The Sorrows of the Fisherman.

Dear General: I have given a great deal of reflection, lately, to the fishery question, and I am convinced that your opposition to the fishery clauses of the Washington treaty had a basis of sound common sense. The treaty, in my opinion, wholly fails to consider in a spirit of wise statesmanship the causes which move the fisherman to complaint, and supplies no adequate means for securing their removal. Permit me to suggest to you the propriety of urging upon the government the reassembling of the joint high commission for the purpose of obtaining a reconsideration of the fishery question with the new light which I propose to shed upon it.

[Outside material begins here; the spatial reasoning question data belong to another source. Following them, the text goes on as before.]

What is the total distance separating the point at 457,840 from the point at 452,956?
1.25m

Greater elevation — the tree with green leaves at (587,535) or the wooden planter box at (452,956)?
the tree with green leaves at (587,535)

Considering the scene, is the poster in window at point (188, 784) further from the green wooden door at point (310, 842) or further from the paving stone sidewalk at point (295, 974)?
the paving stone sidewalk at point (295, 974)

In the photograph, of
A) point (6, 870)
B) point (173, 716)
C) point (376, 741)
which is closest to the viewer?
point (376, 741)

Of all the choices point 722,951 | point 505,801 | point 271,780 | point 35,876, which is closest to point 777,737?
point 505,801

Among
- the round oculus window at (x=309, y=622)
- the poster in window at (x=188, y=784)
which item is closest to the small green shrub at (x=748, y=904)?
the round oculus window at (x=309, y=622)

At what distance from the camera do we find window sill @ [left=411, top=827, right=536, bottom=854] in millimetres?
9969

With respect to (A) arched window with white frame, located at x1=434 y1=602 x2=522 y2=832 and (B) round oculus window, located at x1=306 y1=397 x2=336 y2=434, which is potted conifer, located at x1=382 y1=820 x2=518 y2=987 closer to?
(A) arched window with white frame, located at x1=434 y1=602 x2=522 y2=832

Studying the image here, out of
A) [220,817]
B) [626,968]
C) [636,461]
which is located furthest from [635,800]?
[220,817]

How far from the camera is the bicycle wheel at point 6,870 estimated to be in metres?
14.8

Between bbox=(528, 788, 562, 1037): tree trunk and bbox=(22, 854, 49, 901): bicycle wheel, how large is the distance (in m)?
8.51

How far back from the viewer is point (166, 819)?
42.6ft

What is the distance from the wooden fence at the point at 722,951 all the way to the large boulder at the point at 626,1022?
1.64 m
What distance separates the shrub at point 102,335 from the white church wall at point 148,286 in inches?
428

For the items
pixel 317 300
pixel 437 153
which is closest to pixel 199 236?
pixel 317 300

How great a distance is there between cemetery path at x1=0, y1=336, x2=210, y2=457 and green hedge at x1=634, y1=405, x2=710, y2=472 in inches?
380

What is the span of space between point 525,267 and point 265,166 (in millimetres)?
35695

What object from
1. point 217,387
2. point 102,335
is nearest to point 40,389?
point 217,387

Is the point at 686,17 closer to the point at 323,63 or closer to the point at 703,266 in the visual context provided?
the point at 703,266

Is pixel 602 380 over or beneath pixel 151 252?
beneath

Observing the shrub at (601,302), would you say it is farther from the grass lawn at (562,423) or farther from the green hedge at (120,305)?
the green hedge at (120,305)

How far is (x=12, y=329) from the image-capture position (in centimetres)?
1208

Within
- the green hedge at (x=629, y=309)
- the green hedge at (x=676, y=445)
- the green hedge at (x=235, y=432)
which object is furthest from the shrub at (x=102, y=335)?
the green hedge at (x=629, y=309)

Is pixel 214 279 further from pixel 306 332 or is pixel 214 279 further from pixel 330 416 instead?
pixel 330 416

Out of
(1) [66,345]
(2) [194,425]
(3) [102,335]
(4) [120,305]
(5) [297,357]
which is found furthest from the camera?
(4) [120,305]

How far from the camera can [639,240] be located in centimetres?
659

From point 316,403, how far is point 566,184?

My experience in fishing has convinced me that one of the most serious of the primary obstacles to be overcome is the difficulty of procuring worms. Perhaps you may have observed an enthusiastic fisherman in pursuit of worms? The day is always warm, and his performance upon the shovel conduces to profuse perspiration. He seems never to strike precisely the spot where the worms frolic. He labors with tremendous energy until he has excavated a couple of cellars and a rifle-pit, from which he rescues but two or three worms, while all around him the earth is perforated with holes, into which other vermicular creatures are perceived to disappear before he can lay his hands on them. The alacrity with which a worm draws himself into a hole in the ground, and dives down apparently to the centre of the globe, when you want him, is a constant source of aggravation to the fisherman. The fishery interests suffer on account of it.